3 — 15:00 — Service Network Design with Uncertainty on Water Levels for Intermodal River Transport
Inland waterway transport presents a sustainable alternative to road transport, offering the potential to alleviate congestion and reduce costs. However, increasingly frequent and severe drought seasons, attributed to climate change, challenge the resilience of this mode of transport. Decreased water levels restrict navigation, impact vessel size, and reduce vessel capacity.
This study introduces a comprehensive modeling framework for tactical planning in consolidation-based freight transportation on inland waterways. By examining the relationship between water levels and vessel load capacity, with a specific focus on vessel dimensions, the framework aims to evaluate possible impacts on the efficiency of inland waterway transport.
We also introduce three Stochastic Scheduled Service Network Design with Resource and Revenue Management models to tackle water-level uncertainties, each addressing a distinct tactical plan adjustment strategy. These models aim to establish a tactical plan, given predicted water levels, that maximizes the expected carrier’s revenue while accounting for future adjustments to the plan when information is revealed and predictions are reliably updated, to fulfill the demands of shippers and optimize the utilization of the carrier’s resources.

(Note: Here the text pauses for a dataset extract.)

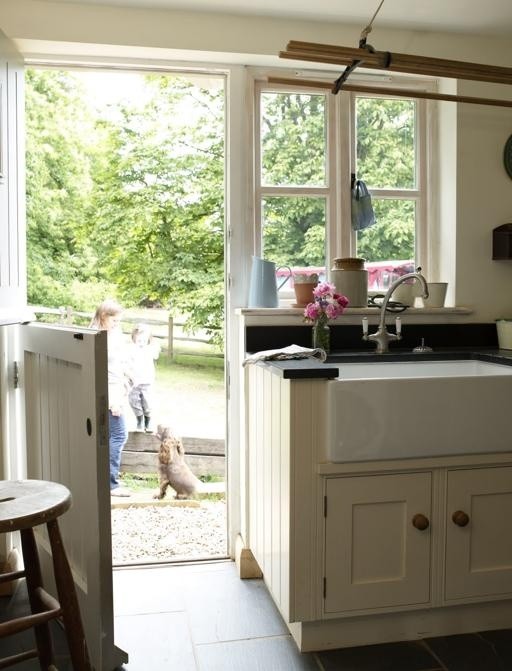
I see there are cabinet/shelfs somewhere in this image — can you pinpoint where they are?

Through extensive experimentation using commercial software and a novel decision-based scenario clustering algorithm, we assess the quality of the solutions obtained with the different model variants and analyze the impact of the stochastic parameters on the results.
4 — 15:30 — Tactical Planning in Multi-Stakeholder Freight Transportation Systems under Uncertainty
A two-sided digital platform for logistics service providers is defined as an integrated multi-stakeholder freight transportation system where the demands of many shippers (e.g., retailers, distributors, and manufacturers) are matched to the capacity offers from many carriers (e.g., freight carriers, terminal managers, and other logistics service providers) using a centralized intelligent decision-support entity. From a system design perspective, this platform has a Many-to-One-to-Many structure, which we refer to as an M1M system.
The intelligent platform efficiently matches the demand and supply sides, ensuring timely satisfaction of demand while respecting operational restrictions and generating profit for the platform. We investigate the tactical planning required for M1M systems under uncertainty in demand volume and service capacity offers. A tactical plan involves selecting and matching requests and offers, and consolidating them in time and space to maximize the platform's profit.